As a sales leader, you may find it increasingly challenging to decide how technology can improve your sales team’s performance.  In the past two years alone, there has been a literal explosion of new software products entering the market, and many of them use Artificial Intelligence (AI) to promise order of magnitude improvements in sales productivity.  As a software firm entering the market to enable our flavor of sales improvement, we had to consider how and why incorporating AI into our application made sense.  Our story offers some key ideas to consider as you look at how AI might impact your sales team.

Our AI Story

There is no shortage of hype about AI and how it will impact sales in the future.  The original intention of the partners at Funnel Metrics was to create an application that would help sales leaders evaluate their teams by assessing and scoring both quantitative metrics as well as qualitative skills.  Historically, we had achieved significant results by creating a sales rep scoring system in our previous careers as VP’s of Sales, primarily because scoring reps is more efficient than extensively analyzing CRM data and financial system reports.
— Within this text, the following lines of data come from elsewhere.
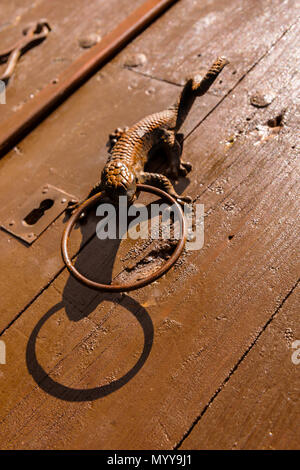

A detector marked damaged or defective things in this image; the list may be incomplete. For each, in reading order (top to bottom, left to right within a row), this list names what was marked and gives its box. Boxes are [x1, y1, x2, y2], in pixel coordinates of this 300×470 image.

rusty keyhole plate [0, 184, 77, 244]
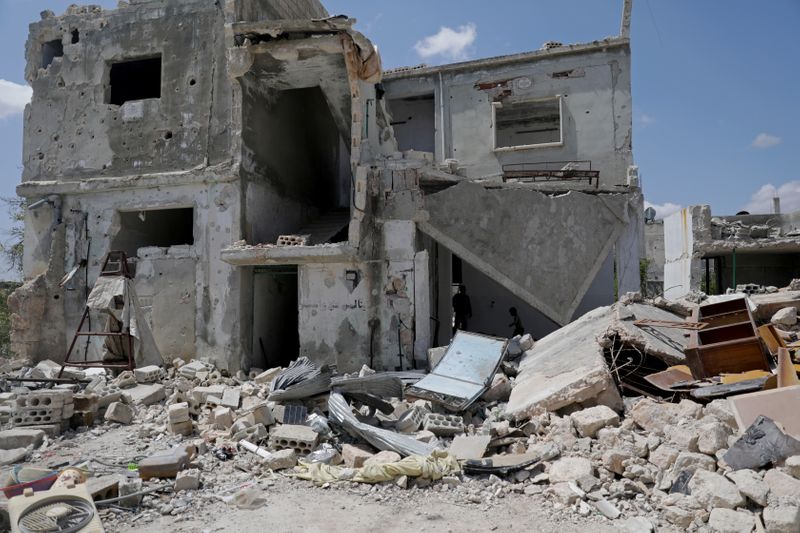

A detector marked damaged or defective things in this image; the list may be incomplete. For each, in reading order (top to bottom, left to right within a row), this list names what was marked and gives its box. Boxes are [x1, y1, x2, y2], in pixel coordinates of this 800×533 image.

damaged neighboring building [10, 0, 644, 374]
damaged concrete building [10, 0, 644, 374]
damaged neighboring building [664, 204, 800, 300]
damaged concrete building [664, 205, 800, 300]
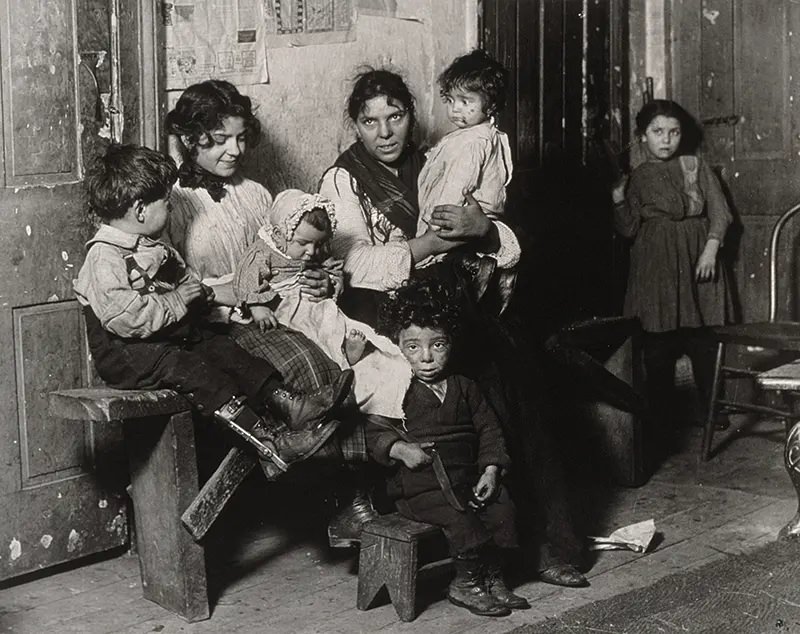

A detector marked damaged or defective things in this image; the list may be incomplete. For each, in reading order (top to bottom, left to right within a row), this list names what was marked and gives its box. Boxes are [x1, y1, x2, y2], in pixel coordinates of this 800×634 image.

peeling paint [67, 524, 83, 552]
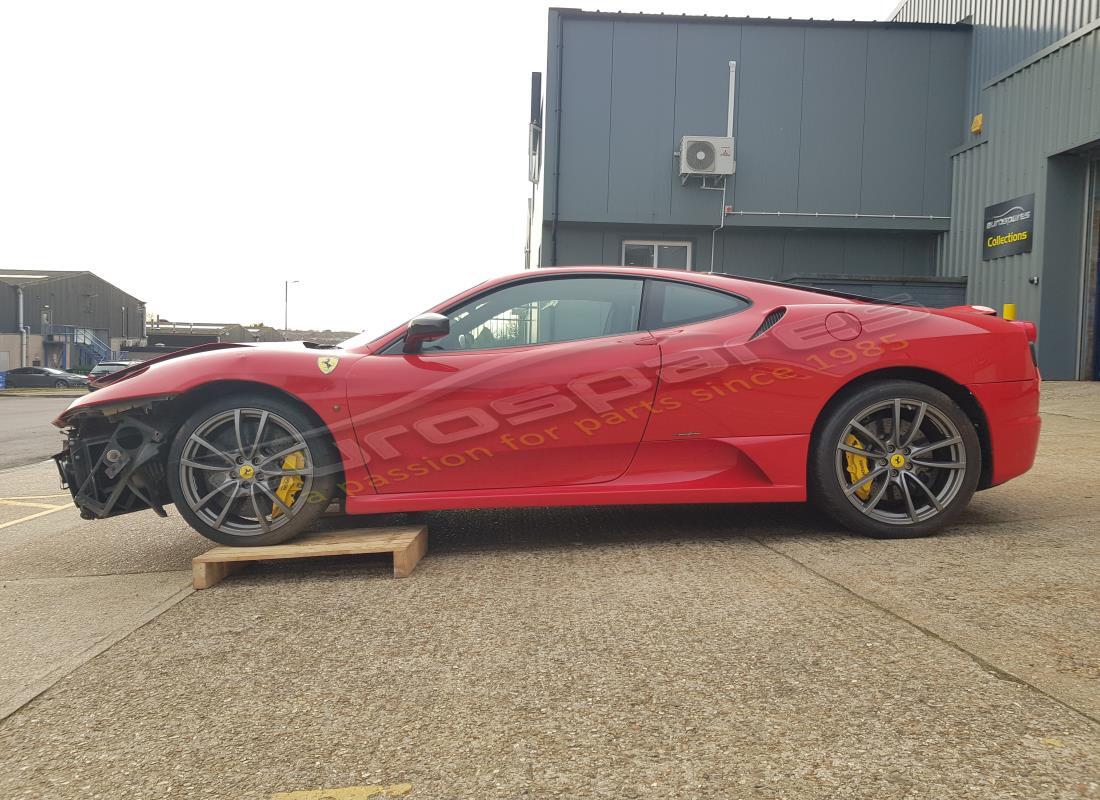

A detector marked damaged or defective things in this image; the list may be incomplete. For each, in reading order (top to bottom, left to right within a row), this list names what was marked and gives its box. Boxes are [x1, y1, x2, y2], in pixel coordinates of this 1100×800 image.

damaged front end [54, 404, 175, 520]
crumpled front bumper [55, 412, 174, 520]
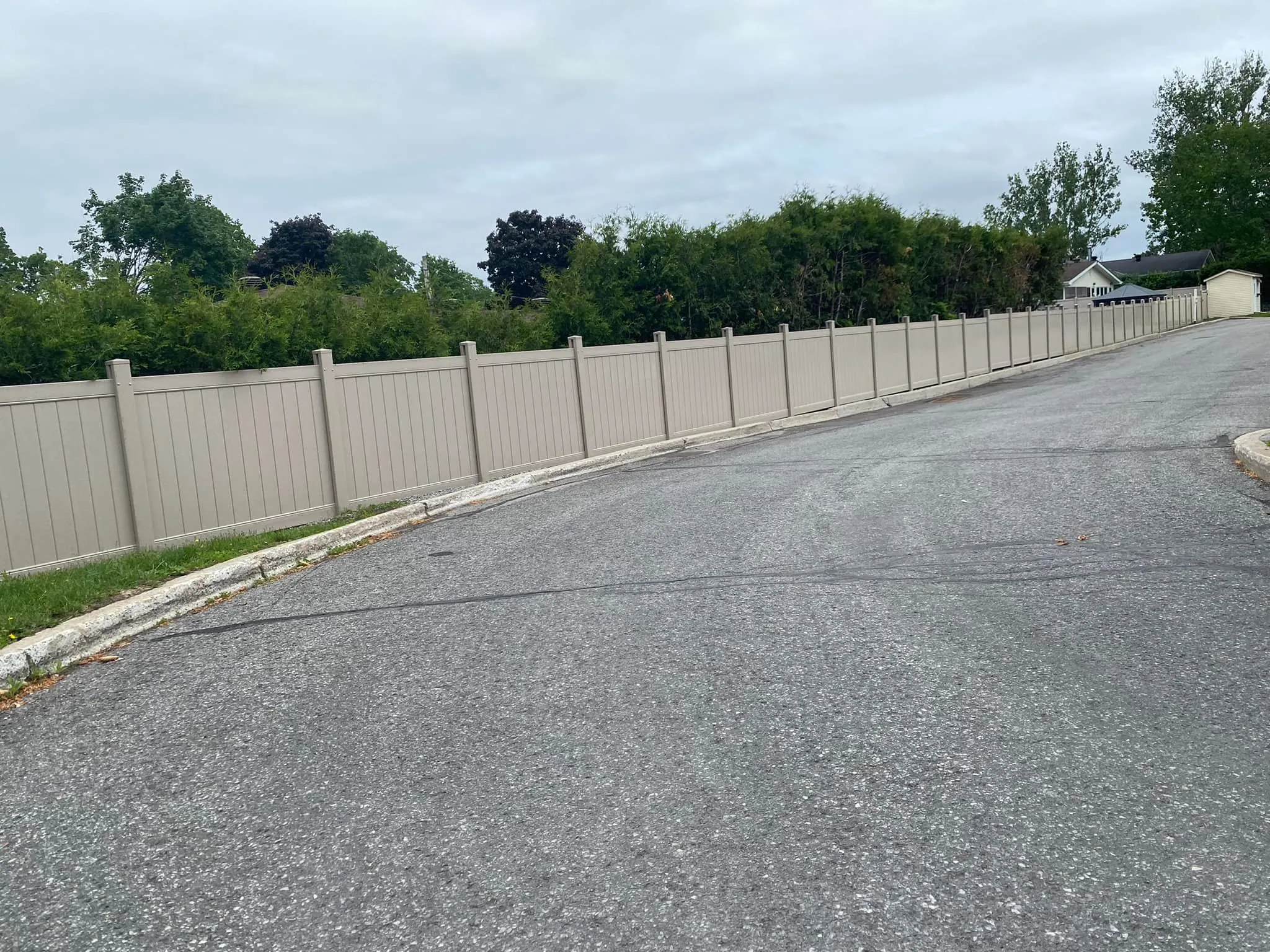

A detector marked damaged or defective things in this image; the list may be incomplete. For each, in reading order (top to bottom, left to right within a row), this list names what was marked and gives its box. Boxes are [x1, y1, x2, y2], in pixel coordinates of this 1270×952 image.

cracked asphalt [2, 317, 1270, 949]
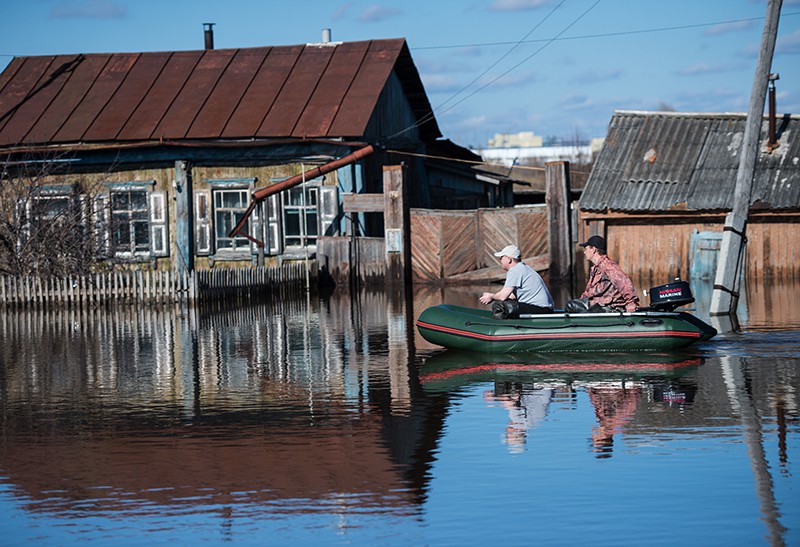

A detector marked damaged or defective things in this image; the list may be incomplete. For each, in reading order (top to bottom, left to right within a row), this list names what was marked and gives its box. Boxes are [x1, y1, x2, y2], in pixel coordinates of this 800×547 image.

rusty metal roof [0, 37, 440, 149]
rusty metal roof [580, 110, 800, 213]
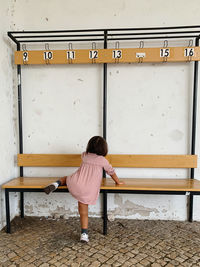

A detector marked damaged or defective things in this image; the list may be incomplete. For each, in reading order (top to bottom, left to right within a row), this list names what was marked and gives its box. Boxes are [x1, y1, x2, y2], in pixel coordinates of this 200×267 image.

peeling plaster wall [0, 0, 18, 230]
As these new AI applications began to emerge, we realized that AI potentially offered an opportunity to assess and review a much larger data set.  AI also enabled the prioritization of quantitative metrics and skills that were driving successful sales performance. After all, AI is really just complex math and statistics that analyzes much larger amounts of data to interpret the results.  It would take a human hundreds of hours to analyze and assess all the information that an AI application can quickly analyze with far better results. We know this because we attempted to do similar analyses on spreadsheets, and the work effort was not sustainable.

AI at Scale

Several AI applications demonstrate this ability to process extensive data. For example, there’s an entire category of AI sales applications that capture e-mail, phone and other communications content, and then interpret content to determine how quickly an opportunity can be closed.  Similarly, some applications interpret conversations to help reps improve their conversational skills when conducting sales calls. These applications use an AI technique for language interpretation to perform conversation and/or content assessment. This is just one example of many different types of AI-based applications now available.

Making Choices

Realistically, with all the applications emerging in the marketplace, it’s difficult to determine what AI application offers the most improvement for the investment. Our experience as VP’s of Sales showed us that managers can expect to make only one or two choices that can effectively impact performance of their team in a given year. The reason is simple. There’s not enough time or resources to accomplish more.  If you are like most managers, you have to rely on the reporting and analysis that is generated from your CRM system to make these decisions.  What if AI could actually be used to determine what is most important and recommend what to change to improve sales performance?

Decide What to Do Before You Decide How to Do It

Funnel Metrics’ experience with AI showed that sales leaders first need to understand what to improve before determining a solution. Our FunnelocitySM application uses Machine Learning algorithms to determine the most important quantitative metrics and qualitative skills and behaviors that impact sales revenue. This permits Funnelocity to predict future rep sales performance over the next year and helps managers to quickly and easily evaluate and diagnose their team member’s activities to make prioritized coaching and management decisions.

Additionally, at its core, AI still requires someone who understands what to do with the logic and reasoning behind the calculations.  There needs to be human intelligence that diagnoses the problem, so sales managers aren’t guessing about the potential solutions.  At the heart of Funnelocity’s design is over 100 collective years of sales management experience to understand and diagnose sales productivity issues.  CRM generates significant data on a daily, monthly, quarterly, YTD and 12 month rolling average basis. Firms have hundreds of reports to analyze, yet it’s not clear if and how they point out the “conversation” problem team members experience. Yes, business conversations may be one critical issue that needs to be addressed, but how do you know that improving sales conversations for hundreds of reps is really the one problem demanding your focus, not to mention hundreds of thousands of dollars of investment?

Using the Power of AI to Impact Performance

We believe the power of AI should first be used for diagnosing and predicting the most important factors that influence revenue performance. The core of FunnelocitySM is an AI model that uses machine learning to predict what quantitative metrics most influence a rep’s ability to successfully generate revenue, and to reveal what metrics, behaviors and skills will have the most impact on sales revenue performance. These diagnoses allow managers and reps to decide what actions to take and ultimately determine what tools will most impact your team’s ability to sell.

Having a better sales tool to improve velocity and shorten the sales cycle is great if you are certain that reducing the sales cycle length will have the greatest impact on rep performance. Otherwise, your sales team will just lose deals at a high speed! Having an application that figures out where to make those one or two key changes is invaluable to improving team performance!